Single view에서 depth를 구하는 방식 (Semi-supervised)
메인 아이디어
- View synthesis network: left 이미지를 가지고 right 이미지를 만든다.
- Stereo matching network: 둘의 correlation을 구해 encoder-decoder를 통과하여 depth를 추정한다.

Architecture

View synthesis network

left 이미지를 가지고 right 이미지를 만든다.
Deep3D[2] 방식을 기반으로 적용
2D image로 3D video를 자동으로 conversion하는 논문
Probabilistic disparity map을 뽑는다.

Stereo matching network

둘의 correlation을 구해 encoder-decoder를 통과하여 depth를 추정한다.
DispNetC[3] 방식을 기반으로 적용
기존의 2D correlation이 아닌 1D correlation을 적용한 방법
Explicit하게 geometric transformation을 모델링
Horizontal correlation이 가장 비슷한 부분을 찾는데 효과적

Training

각각 학습한 뒤에 joint training (최종 end-to-end)
각각의 네트워크는 미세한 아키텍처 차이와 학습 방식이 약간 다름

[전체 프레임워크]

Experimental results

[실험 결과]

Comments

두 개 합친 간단한 아이디어인데도 sub-network 두개 나눈 것에 대해서 분석적인 내용이 많아서 spotlight + 높은 성능
Single view가 아니더라도 이런식으로 합성을 하는 방식은 stereo에서도 한쪽을 이용해서 multi-view로 만드는게 성능 향상에 도움이 될 수 있기에 사용되곤 한다. (data augmentation 느낌)

References

[1] Luo, Yue, et al. “Single view stereo matching.” Proceedings of the IEEE Conference on Computer Vision and Pattern Recognition. 2018.

[2] J. Xie, R. Girshick, and A. Farhadi.
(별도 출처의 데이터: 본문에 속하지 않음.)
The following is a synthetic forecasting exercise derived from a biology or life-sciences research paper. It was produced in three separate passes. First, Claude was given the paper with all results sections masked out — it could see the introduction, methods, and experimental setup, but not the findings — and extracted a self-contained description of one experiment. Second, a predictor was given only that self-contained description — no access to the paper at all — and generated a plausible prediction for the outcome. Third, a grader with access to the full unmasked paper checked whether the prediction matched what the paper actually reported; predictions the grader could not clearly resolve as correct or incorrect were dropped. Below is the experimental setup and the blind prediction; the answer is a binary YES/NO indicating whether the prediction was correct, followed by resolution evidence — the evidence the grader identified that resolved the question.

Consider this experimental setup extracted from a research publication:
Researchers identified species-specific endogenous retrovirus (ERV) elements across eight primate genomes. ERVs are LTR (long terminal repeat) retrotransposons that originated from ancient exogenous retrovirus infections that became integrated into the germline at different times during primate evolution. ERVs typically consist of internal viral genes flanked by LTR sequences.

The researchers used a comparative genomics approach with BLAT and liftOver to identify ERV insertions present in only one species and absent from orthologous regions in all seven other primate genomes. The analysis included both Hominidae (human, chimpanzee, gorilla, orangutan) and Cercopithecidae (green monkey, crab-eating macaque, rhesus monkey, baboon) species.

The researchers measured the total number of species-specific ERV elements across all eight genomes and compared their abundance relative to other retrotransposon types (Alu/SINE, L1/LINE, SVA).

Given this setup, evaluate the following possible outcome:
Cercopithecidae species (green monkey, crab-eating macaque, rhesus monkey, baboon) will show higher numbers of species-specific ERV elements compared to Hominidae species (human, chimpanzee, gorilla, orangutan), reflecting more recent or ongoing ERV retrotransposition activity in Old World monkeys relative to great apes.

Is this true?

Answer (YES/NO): NO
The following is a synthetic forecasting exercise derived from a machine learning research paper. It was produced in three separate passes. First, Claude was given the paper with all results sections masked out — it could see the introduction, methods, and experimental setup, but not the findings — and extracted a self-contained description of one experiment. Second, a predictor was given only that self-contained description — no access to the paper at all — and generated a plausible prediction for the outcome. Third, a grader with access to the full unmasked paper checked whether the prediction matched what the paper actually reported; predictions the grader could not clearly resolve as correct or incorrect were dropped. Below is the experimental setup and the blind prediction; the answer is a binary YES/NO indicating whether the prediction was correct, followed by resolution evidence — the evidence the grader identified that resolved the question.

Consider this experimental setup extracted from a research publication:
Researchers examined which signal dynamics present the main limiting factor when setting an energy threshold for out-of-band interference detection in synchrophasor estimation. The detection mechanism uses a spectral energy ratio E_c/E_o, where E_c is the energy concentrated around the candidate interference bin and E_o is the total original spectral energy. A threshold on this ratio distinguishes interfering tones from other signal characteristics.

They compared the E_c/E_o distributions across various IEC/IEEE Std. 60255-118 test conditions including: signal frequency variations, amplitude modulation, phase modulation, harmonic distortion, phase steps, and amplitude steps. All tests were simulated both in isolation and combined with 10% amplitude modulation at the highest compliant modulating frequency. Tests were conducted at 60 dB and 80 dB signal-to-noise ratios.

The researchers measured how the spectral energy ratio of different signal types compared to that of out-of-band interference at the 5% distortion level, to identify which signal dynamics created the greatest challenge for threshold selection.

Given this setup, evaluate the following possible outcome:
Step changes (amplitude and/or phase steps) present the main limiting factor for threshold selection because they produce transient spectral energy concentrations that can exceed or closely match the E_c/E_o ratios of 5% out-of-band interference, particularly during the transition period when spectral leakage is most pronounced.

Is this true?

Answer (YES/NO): YES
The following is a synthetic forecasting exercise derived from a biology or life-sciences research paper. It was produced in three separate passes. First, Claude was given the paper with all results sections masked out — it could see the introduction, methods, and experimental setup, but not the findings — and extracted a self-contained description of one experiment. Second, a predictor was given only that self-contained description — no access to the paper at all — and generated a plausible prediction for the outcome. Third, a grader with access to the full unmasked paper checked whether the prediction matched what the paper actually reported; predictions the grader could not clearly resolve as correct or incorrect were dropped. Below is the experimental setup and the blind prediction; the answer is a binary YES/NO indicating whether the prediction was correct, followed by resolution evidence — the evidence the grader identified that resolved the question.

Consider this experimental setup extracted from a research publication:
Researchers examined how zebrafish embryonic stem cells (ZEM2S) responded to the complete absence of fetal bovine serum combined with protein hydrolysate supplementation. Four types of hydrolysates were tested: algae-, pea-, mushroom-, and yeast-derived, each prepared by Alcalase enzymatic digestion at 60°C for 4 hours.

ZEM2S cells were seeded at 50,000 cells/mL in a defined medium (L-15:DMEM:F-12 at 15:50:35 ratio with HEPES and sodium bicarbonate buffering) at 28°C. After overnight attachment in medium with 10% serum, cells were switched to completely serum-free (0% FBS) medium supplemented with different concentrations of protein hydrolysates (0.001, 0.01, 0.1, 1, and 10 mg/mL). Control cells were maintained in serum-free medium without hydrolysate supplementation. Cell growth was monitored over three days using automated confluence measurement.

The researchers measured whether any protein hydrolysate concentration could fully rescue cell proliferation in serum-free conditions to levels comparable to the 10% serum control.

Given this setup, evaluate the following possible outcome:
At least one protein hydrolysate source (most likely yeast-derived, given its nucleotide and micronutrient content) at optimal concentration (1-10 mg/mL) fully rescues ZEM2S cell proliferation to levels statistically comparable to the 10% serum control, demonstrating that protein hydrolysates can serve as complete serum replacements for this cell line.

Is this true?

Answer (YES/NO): NO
Deep3d: Fully automatic 2d-to-3d video conversion with deep convolutional neural networks. In ECCV, 2016.

[3] N. Mayer, E. Ilg, P. Häusser, P. Fischer, D. Cremers, A. Dosovitskiy, and T. Brox. A large dataset to train convolutional networks for disparity, optical flow, and scene flow estimation. In CVPR, 2016.